Since the majority of galaxies in the universe contain dust, using a dust emission model is typically recommended unless you know that one is not needed. The only time we recommend not using a dust emission model is if you do not have the data to constrain it. For example, in our models, dust emission does not begin to dominate the stellar emission until rest-frame wavelengths > 5 \(\mu {\rm m}\). Therefore, if you do not have any data beyond 5 \(\mu {\rm m}\) rest-frame, we recommend not using a dust emission model. For best results constraining the dust model, we recommend having several IR observations ranging from 5 to 500 \(\mu {\rm m}\) rest-frame, with one around 100 \(\mu {\rm m}\) to constrain the peak of the dust emission. However, this many observations are not required, but having fewer will result in larger uncertainties on the dust emission.

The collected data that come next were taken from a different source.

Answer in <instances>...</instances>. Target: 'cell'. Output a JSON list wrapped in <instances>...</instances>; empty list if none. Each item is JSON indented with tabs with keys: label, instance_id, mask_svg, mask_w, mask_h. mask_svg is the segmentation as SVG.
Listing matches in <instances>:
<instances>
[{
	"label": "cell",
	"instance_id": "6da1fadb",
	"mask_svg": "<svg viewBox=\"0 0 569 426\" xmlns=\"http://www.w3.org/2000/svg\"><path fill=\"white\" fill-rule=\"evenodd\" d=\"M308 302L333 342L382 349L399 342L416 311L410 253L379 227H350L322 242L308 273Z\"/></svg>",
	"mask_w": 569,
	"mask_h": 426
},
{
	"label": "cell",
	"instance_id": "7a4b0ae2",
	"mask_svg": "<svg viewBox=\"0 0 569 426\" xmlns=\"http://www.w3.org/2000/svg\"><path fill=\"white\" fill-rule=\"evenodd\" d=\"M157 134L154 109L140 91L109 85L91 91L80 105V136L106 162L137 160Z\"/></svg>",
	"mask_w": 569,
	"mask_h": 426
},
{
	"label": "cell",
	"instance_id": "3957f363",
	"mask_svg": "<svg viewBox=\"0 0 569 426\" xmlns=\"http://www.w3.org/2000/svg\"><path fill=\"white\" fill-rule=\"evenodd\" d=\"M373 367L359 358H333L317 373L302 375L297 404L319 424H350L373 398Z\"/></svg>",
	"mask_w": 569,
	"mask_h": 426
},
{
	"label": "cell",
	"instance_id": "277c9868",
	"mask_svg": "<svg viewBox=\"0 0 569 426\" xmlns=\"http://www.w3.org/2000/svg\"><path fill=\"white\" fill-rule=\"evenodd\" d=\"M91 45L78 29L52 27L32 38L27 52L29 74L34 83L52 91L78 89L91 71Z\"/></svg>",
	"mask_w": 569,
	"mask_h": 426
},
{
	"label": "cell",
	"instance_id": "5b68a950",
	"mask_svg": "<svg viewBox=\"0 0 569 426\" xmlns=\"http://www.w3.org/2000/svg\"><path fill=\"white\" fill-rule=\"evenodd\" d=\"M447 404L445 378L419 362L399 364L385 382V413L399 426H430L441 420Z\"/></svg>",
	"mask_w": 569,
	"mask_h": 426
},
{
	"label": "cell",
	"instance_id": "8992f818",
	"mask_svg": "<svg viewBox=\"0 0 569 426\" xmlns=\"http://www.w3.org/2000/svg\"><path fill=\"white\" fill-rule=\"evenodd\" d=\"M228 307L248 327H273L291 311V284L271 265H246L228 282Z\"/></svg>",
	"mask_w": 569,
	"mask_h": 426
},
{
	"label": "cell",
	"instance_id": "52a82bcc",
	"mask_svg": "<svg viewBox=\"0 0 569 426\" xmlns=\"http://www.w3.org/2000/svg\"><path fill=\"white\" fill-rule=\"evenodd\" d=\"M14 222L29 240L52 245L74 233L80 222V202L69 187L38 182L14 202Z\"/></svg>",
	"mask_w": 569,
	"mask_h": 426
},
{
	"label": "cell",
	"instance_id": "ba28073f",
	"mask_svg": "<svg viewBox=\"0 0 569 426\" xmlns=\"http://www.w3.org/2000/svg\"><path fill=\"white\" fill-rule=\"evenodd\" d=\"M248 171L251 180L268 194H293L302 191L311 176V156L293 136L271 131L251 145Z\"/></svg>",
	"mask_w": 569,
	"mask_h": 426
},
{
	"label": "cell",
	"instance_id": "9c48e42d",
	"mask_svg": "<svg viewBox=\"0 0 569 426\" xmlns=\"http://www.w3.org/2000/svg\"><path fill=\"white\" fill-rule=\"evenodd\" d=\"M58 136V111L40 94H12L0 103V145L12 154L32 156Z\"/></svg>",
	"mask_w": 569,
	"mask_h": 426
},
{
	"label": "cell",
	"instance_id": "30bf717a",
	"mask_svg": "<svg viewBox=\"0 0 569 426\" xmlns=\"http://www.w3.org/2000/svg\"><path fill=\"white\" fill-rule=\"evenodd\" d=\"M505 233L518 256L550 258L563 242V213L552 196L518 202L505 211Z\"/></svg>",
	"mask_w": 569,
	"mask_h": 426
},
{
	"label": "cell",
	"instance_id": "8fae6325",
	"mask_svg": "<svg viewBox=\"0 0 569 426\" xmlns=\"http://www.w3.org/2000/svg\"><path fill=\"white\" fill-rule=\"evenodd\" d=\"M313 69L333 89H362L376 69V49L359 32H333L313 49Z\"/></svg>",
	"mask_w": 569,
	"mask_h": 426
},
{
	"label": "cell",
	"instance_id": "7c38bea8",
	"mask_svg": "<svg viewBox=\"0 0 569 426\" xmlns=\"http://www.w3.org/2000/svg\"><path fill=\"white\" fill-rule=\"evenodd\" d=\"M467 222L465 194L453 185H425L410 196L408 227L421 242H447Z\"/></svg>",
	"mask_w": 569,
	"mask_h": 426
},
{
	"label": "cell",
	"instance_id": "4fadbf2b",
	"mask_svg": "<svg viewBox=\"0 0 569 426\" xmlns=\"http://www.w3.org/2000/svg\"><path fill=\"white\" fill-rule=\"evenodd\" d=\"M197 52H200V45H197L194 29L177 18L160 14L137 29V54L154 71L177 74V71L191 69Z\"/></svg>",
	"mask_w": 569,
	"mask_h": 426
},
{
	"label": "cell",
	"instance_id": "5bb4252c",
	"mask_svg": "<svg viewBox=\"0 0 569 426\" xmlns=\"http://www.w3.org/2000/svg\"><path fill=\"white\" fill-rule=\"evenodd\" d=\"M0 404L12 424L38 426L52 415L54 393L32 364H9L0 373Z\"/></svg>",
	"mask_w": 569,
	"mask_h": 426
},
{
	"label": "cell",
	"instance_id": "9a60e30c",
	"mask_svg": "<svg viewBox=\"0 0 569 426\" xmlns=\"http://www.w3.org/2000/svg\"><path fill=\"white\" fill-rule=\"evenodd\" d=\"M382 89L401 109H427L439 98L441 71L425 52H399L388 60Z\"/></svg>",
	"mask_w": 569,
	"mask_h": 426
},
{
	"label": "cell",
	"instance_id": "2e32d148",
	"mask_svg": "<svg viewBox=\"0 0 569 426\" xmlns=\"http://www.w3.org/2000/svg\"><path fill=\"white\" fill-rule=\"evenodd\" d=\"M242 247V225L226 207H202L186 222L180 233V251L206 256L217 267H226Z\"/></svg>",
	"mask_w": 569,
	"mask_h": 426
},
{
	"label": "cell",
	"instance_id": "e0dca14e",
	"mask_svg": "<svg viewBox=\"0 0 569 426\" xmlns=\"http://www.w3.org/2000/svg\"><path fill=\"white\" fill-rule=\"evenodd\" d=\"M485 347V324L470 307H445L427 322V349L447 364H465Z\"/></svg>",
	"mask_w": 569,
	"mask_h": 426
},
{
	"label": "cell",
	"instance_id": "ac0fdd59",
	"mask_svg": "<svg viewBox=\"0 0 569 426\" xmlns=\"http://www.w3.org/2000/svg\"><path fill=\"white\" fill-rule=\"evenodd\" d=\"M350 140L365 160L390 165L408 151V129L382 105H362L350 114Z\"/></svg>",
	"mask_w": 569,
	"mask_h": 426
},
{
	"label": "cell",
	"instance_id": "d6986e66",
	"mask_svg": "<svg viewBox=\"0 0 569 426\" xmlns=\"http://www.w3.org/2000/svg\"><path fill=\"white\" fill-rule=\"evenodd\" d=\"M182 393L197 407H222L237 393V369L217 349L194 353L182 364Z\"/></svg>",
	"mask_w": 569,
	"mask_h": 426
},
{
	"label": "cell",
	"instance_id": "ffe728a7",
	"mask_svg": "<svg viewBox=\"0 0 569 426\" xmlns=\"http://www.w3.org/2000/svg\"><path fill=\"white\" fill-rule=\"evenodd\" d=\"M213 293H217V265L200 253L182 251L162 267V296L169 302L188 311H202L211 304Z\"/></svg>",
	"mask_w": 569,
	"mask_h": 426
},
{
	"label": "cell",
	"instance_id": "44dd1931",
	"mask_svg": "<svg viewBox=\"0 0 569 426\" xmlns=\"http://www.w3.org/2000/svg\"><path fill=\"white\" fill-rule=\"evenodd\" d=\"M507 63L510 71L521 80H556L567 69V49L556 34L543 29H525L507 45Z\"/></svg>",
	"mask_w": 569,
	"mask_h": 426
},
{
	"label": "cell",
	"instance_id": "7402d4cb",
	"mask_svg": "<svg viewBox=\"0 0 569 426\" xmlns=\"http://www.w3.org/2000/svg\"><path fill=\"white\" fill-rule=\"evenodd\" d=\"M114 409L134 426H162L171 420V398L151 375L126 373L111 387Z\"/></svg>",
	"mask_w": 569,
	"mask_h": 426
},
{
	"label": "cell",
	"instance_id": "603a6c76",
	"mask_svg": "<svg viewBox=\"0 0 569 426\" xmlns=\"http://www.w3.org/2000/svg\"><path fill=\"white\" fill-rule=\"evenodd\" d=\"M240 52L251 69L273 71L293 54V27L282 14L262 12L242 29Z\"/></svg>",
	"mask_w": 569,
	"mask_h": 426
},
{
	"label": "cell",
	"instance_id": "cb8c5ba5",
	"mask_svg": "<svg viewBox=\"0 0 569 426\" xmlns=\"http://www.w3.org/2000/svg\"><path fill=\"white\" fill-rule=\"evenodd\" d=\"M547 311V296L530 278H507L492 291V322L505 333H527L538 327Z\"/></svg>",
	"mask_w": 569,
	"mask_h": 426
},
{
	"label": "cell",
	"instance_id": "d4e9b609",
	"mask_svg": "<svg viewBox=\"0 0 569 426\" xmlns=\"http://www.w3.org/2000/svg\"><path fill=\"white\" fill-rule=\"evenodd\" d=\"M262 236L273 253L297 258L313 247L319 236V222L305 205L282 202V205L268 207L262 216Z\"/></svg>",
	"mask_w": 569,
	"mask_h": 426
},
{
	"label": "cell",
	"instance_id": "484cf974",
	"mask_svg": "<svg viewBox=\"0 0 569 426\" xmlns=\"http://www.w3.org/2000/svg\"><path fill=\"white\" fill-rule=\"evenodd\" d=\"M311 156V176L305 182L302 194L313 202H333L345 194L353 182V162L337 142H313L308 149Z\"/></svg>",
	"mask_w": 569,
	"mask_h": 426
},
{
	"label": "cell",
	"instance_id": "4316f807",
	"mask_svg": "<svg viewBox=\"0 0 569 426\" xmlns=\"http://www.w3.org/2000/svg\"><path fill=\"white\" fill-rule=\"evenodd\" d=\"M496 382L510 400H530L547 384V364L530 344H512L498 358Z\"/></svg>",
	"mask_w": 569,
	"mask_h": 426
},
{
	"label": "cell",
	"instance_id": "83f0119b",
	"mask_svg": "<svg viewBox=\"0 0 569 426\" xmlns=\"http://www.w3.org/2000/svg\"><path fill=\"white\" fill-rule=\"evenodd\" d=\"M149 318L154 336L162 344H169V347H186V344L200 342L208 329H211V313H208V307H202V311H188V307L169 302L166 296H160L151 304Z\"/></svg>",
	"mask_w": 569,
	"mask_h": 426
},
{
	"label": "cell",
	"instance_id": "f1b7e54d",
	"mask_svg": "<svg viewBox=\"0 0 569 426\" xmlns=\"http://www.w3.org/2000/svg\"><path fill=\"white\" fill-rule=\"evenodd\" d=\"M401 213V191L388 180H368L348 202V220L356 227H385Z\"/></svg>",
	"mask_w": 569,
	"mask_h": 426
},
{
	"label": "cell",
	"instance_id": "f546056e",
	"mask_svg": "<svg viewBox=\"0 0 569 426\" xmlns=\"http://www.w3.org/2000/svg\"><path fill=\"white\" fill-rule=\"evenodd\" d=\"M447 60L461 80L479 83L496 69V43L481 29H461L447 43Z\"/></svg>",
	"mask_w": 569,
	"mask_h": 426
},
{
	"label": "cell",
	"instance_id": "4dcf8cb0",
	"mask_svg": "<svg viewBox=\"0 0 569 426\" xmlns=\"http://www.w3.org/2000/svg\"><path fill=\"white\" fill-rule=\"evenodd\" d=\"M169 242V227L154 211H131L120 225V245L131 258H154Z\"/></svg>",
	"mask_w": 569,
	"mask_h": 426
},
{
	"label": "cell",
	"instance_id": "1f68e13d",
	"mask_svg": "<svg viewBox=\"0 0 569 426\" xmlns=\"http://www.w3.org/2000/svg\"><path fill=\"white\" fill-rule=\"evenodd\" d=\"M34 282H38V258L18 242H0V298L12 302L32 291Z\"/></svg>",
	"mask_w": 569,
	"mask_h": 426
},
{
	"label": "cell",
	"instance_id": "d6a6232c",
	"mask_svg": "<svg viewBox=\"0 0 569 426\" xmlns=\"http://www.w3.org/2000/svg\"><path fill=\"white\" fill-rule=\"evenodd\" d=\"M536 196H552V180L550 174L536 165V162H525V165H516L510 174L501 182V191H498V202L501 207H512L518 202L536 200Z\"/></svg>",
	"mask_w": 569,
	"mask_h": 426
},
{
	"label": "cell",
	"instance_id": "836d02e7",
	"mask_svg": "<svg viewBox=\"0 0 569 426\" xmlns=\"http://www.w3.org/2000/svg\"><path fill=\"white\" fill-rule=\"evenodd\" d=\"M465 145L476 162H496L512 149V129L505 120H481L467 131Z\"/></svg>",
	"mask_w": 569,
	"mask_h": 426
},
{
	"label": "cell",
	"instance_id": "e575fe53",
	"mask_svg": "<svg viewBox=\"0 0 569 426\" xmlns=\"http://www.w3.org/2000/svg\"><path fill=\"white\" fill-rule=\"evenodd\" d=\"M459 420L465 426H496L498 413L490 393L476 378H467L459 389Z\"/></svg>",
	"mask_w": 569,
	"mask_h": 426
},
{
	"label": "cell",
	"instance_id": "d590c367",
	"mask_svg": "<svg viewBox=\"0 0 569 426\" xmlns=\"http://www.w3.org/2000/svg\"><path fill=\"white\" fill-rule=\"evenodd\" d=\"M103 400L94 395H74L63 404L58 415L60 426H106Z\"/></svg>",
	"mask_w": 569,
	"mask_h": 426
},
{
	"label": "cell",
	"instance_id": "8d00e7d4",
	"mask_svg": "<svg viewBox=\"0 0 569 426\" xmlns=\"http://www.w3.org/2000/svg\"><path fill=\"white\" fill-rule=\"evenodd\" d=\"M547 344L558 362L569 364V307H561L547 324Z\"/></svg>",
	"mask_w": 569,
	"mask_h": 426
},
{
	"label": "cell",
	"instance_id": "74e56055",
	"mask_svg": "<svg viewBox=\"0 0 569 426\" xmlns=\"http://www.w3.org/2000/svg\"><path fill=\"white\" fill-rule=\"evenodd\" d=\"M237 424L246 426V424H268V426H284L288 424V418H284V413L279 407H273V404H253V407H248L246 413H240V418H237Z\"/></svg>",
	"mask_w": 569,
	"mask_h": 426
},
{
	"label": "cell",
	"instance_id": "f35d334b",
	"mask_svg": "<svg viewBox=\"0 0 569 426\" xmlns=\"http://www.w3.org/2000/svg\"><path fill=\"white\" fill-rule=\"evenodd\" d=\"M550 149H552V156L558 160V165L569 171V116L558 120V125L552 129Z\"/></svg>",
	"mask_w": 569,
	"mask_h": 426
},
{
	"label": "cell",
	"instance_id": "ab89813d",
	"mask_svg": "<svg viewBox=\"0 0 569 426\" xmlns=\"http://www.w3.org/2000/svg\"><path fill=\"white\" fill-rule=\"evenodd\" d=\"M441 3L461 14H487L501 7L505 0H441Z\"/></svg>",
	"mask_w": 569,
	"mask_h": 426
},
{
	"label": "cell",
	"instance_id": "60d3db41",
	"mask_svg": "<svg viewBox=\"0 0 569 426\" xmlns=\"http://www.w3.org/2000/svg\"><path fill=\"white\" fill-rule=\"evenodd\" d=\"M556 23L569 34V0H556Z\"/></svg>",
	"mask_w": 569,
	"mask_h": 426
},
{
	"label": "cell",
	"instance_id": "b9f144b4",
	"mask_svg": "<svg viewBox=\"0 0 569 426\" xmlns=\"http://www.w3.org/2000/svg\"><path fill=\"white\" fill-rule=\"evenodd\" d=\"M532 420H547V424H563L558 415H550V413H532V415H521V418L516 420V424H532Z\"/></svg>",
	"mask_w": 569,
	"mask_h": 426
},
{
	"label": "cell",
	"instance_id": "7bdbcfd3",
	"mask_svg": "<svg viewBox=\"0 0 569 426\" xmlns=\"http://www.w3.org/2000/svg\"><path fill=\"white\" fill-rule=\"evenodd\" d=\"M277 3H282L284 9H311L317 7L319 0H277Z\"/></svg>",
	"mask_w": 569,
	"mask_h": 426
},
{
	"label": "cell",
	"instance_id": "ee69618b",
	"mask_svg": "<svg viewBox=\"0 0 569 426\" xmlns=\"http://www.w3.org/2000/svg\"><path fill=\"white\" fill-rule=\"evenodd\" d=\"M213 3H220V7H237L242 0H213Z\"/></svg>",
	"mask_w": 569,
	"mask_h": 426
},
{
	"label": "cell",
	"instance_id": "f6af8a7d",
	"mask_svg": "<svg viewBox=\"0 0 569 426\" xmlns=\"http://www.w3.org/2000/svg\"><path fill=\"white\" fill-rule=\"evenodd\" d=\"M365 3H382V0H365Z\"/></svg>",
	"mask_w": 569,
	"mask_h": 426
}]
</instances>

Finally, we recommend having energy balance set if you are using the dust emission model and a stellar and/or AGN component. While, energy balance will not influence the dust emission model, it can better constrain the attenuated portion of the stellar and/or AGN models. From our tests, using energy balance typically results in approximately the same solution, but it reduces the uncertainty on the attenuation parameters and younger SFH coefficients by a factor or 3 compared to not using energy balance.

X-ray Emission#

The X-ray emission model has two components, a stellar X-ray binary component and an optional AGN X-ray emission component. As noted above, including an X-ray emission model requires there be a stellar emission model to tie to the stellar X-ray binary component. Additionally, the optional AGN X-ray emission component requires an AGN emission model. In general, we recommend including an X-ray emission component, if you have X-ray data and a stellar emission model, as it can help constrain the stellar emission. The same goes for the AGN X-ray emission component. If you have a UV-to-IR AGN emission model, we recommend including the AGN X-ray emission component.

As for the parameters in the X-ray emission model, the only two we discuss further are the X-ray uncertainty type and absorption model. For the uncertainty type, the choice depends on your X-ray data. For data with large numbers of counts, the 'SQRT' uncertainties may be appropriate. For smaller numbers of counts, we recommend using the 'GEHRELS' uncertainties. If you have your own uncertainties on your counts (if, e.g. the background contribution to the uncertainties is significant, or you wish to adjust the weighting of the X-ray data relative to the UV-IR data), you can include them in the input X-ray data and select 'USER' uncertainties. As for the X-ray absorption model, we recommend using the 'TBABS-WILM' model for most cases.

AGN Emission (UV-to-IR)#

The AGN emission model only includes AGN emission in the UV-to-IR. This includes both the broken power law UV-to-NIR emission from the accretion disk and the reprocessed IR dust emission from the surrounding torus. In general, you would only want to include an AGN emission model if you know that your SED contains AGN emission. Including one otherwise could lead to degeneracies between free parameters in the the other emission model components. Therefore, we recommend only using the AGN emission model if you know your SED contains AGN emission or if including one is relevant to your research goals. In cases where quality NIR-MIR data are available, fitting an AGN model can also be used to select AGN by comparing fit quality with and without an AGN component.